PASSAGE SHOWN —
Book: French Women Don’t Get Fat by Mireille Guiliano
Genre: Self help
Publisher: Borzoi Books
Publication date: 2005
Pages: 263
Source: Library
Summary: The French paradox: dine on Duck à l’Orange and goat cheese, eat chocolate and croissants, and drink wine and champagne while staying slim and healthy. Mireille Guiliano, president and CEO of the U.S. affiliate of champagne producer Clicquot, splits her time between Paris and New York and is in the perfect position to explain this apparent contradiction.
Thoughts: The first time I read this book, I got as far as page 4:
In America as an exchange student, I suffered a catastrophe that I was totally unprepared for: a twenty-pound catastrophe. It sent me into a wilderness from which I had to find my way back.
At the time, I was 70 pounds overweight and I was pretty sure that I had nothing to learn from someone who considered 20 pounds a catastrophe. You have no idea, lady, was my thought and I sent the book packing back to the library.
As I am preparing to go to France in late May, however, I thought this might be a good time to give this book another try. I really want to leave for France at the low end of my maintenance range but on April 1, I was hovering above the top end of my maintenance range. Oops. Now, with a goal of about five pounds to lose, French Women Don’t Get Fat seemed more appropriate.

RECORDS PROVIDED —
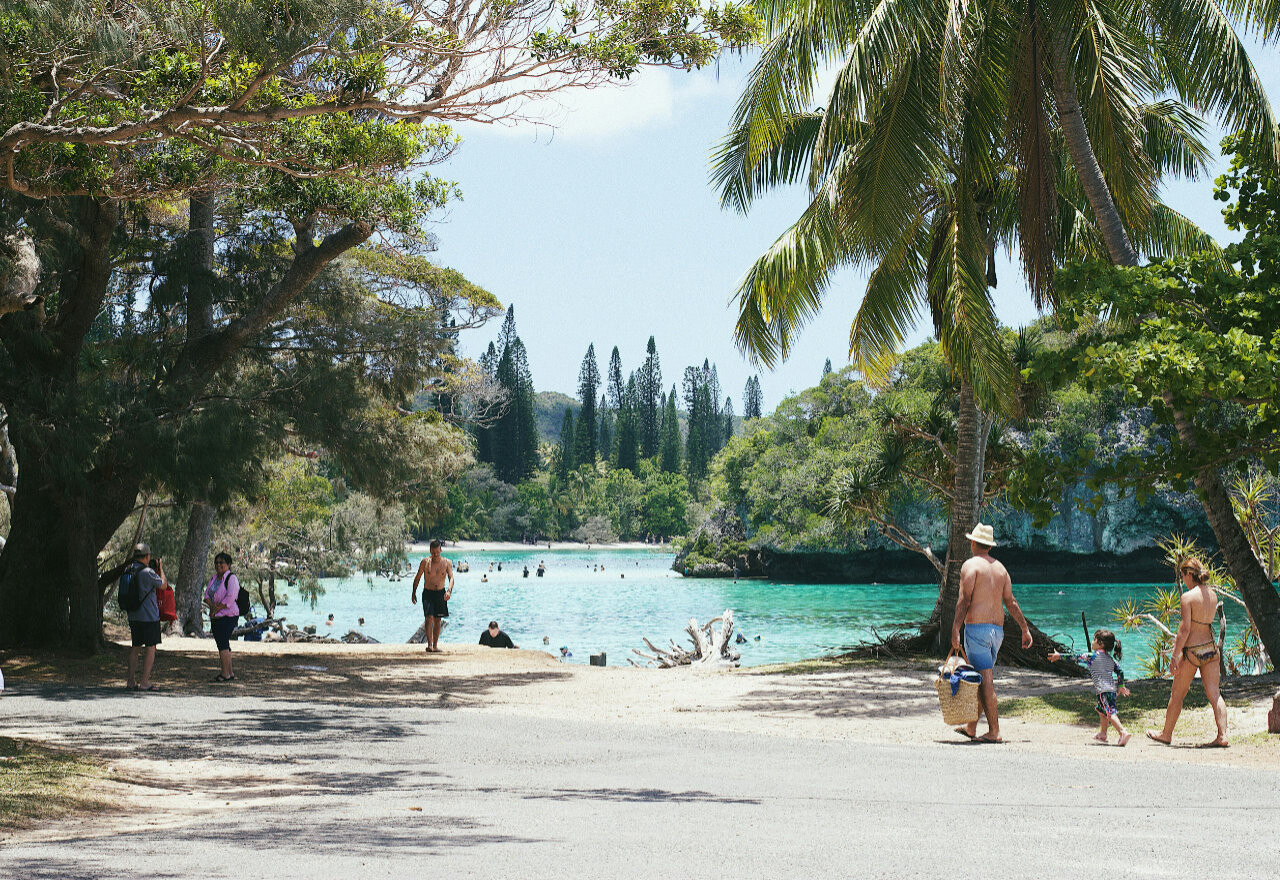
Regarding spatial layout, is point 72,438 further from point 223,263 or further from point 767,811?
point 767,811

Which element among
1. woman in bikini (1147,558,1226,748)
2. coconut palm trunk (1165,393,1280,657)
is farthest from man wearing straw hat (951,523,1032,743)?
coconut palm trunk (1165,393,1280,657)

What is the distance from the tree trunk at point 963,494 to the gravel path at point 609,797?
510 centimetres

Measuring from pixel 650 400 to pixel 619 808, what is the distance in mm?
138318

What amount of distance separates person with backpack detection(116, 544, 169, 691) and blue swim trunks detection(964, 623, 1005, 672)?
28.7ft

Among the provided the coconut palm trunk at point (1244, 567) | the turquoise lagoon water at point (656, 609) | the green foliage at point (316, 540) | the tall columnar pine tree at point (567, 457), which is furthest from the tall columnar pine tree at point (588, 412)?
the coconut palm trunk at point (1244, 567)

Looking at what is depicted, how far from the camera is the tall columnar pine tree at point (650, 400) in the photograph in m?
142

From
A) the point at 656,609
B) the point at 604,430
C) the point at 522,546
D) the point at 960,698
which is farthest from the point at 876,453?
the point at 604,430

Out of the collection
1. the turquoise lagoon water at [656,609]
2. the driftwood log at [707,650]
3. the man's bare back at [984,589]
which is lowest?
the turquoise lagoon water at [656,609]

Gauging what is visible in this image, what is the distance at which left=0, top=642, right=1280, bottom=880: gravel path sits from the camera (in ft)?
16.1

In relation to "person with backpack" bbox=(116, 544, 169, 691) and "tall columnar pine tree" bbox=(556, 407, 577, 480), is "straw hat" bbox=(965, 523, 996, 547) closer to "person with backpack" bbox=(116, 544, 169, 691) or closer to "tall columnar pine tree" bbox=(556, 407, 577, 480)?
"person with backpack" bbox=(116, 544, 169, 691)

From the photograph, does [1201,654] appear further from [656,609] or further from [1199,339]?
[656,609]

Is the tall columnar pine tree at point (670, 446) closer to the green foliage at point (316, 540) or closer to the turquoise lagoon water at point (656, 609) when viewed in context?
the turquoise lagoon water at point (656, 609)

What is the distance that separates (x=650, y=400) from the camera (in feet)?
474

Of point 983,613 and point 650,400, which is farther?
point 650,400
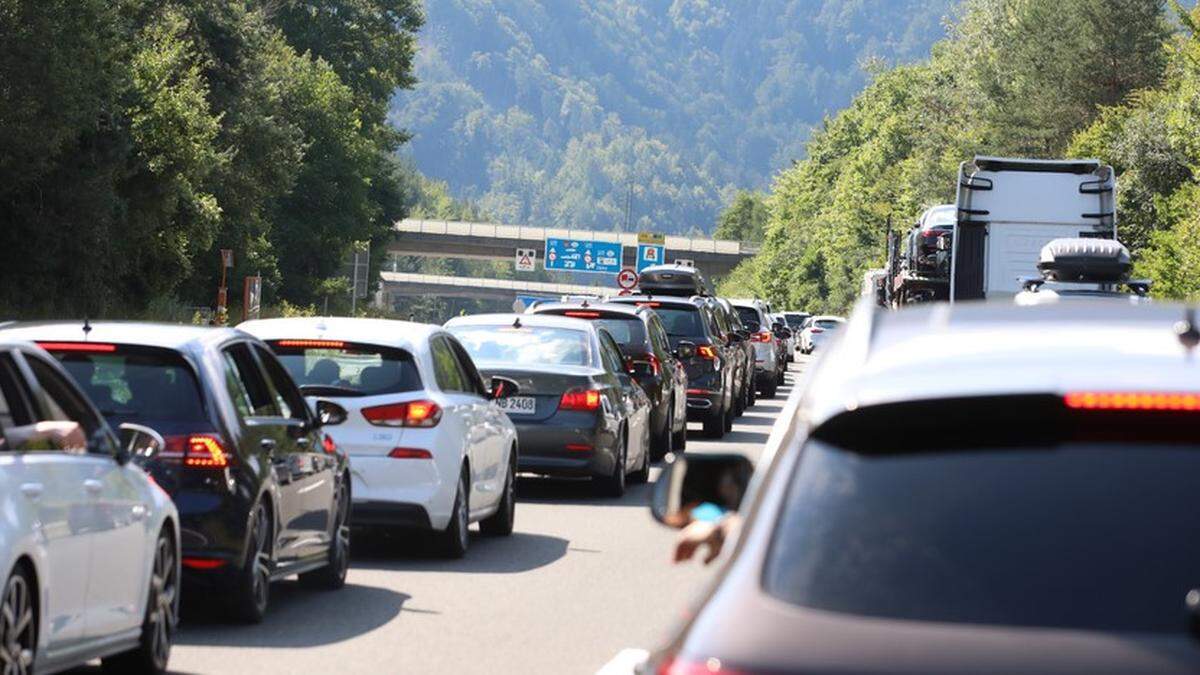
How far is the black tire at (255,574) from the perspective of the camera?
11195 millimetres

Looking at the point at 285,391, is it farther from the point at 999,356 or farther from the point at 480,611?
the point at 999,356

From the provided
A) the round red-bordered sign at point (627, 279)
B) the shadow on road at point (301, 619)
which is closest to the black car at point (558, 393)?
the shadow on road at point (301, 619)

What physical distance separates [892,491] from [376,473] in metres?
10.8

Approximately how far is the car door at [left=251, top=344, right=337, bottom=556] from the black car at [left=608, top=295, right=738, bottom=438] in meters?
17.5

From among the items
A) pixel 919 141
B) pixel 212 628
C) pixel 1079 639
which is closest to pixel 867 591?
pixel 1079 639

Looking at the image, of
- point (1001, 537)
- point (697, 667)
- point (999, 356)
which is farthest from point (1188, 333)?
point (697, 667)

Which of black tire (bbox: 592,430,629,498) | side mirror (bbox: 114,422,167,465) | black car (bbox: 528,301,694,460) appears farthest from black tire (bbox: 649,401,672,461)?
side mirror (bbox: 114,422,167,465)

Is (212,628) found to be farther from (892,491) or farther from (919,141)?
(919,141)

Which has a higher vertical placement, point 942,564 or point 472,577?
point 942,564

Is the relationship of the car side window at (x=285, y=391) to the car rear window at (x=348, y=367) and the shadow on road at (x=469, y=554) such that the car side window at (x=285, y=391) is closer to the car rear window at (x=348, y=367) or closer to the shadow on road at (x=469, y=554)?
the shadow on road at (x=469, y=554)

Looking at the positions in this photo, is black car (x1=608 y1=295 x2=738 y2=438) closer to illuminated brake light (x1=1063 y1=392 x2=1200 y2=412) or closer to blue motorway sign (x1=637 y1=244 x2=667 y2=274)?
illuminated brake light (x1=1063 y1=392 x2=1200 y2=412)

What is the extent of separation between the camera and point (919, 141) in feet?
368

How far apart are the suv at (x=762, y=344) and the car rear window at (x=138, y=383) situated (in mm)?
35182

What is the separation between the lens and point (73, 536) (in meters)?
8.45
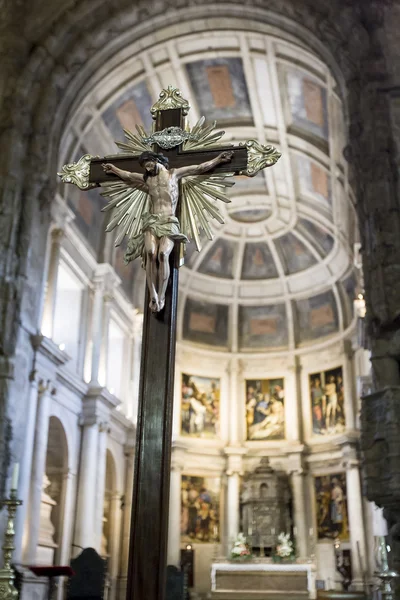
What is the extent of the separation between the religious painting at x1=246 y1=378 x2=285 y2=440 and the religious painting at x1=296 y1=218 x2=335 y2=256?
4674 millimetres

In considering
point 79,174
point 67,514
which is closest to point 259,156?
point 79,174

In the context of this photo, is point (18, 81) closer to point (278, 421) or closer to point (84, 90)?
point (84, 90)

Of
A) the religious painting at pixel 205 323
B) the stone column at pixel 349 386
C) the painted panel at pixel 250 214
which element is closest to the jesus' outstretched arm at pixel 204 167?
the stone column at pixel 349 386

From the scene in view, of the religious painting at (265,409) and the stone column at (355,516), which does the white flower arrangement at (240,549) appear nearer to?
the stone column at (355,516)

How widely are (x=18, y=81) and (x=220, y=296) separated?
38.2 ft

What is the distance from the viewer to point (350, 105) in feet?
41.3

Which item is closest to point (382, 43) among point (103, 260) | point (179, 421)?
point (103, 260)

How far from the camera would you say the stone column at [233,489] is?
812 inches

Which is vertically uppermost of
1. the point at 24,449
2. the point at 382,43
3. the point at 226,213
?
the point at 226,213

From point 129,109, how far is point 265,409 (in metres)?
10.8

--

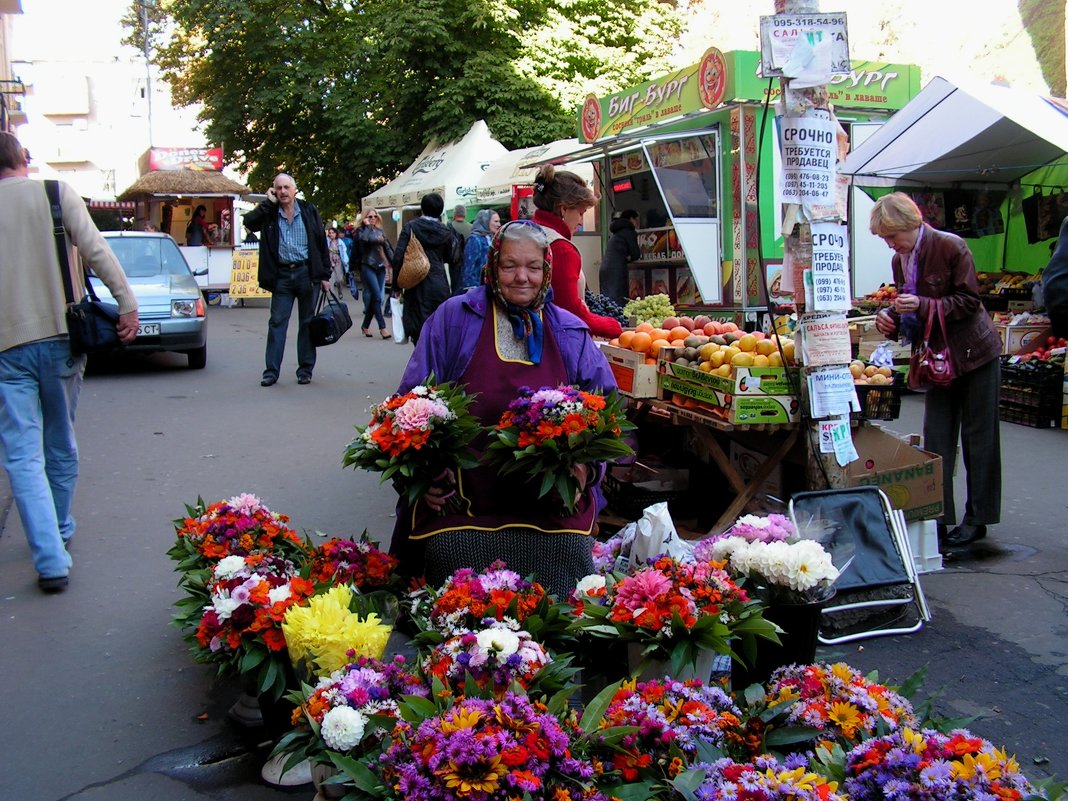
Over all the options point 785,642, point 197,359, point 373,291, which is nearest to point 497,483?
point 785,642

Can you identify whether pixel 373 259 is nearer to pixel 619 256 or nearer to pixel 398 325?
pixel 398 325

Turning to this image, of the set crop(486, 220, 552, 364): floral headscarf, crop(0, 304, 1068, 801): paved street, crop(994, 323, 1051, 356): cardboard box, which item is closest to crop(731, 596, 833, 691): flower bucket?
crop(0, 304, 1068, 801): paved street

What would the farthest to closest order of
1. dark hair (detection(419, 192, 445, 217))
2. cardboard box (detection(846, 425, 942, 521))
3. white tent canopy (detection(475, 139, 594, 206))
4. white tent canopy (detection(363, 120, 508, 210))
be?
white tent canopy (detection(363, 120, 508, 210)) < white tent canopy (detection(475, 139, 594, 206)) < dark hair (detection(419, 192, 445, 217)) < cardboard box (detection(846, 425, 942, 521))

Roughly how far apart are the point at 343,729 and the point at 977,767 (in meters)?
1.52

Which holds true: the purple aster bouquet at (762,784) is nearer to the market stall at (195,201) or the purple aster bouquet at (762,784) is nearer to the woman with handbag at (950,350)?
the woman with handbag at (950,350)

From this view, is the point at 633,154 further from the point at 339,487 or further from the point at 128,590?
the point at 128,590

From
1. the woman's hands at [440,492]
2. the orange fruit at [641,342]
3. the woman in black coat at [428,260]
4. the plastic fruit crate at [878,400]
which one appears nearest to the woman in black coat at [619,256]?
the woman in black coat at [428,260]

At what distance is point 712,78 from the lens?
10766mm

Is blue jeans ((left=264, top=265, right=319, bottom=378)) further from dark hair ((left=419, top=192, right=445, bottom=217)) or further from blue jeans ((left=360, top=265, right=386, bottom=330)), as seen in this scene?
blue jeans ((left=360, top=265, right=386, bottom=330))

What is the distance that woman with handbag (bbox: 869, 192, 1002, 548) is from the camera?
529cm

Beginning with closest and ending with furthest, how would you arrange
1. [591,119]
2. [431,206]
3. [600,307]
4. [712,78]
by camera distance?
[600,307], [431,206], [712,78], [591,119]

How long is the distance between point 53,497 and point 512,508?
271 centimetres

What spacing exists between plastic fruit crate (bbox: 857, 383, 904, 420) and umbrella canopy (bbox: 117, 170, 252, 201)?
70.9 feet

THE TASKS —
[A] According to the book review, which champagne producer's U.S. affiliate does Mireille Guiliano head?
[B] Resume the review of French Women Don't Get Fat after its last sentence.
The data has no connection to the book review.

ANSWERS IN ORDER —
[A] Clicquot.

[B]
The first phase is to simply write down everything you eat for three weeks. Don’t worry about measuring or calories. This is just some data to analyze. I didn’t need the data, but this helped me step back and accept a couple of realities that I’d been trying to deny.
1. A serving of bread is one slice and that’s all I need at a time. When my bread first comes out of the bread machine, it’s impossible to slice it thin. One slice is plenty, especially if I eat it slowly and appreciate it in the French way. If I really want a sandwich with two slices, I can use the previous loaf and make very thin slices. I rarely eat sandwiches anyway; they are just my excuse for believing that a serving is two slices.
2. Three balanced meals a day with one or two small snacks works best for me. The Game On Diet, I’m afraid, gave me a bad habit with its concept of five small meals a day. Now, I feel entitled to five meals a day, but they’ve grown over time! Guiliano in French Women Don’t Get Fat advises to not allow yourself to get hungry, but I think that’s better advice for people who aren’t recovering overeaters. For me, the best advice came from the books by Judith Beck (Book Review: The Beck Diet Solution by Judith S. Beck): hunger is not an emergency. If I’m hungry in the early evening, it doesn’t mean it’s time for a snack, it means it’s time to get supper started.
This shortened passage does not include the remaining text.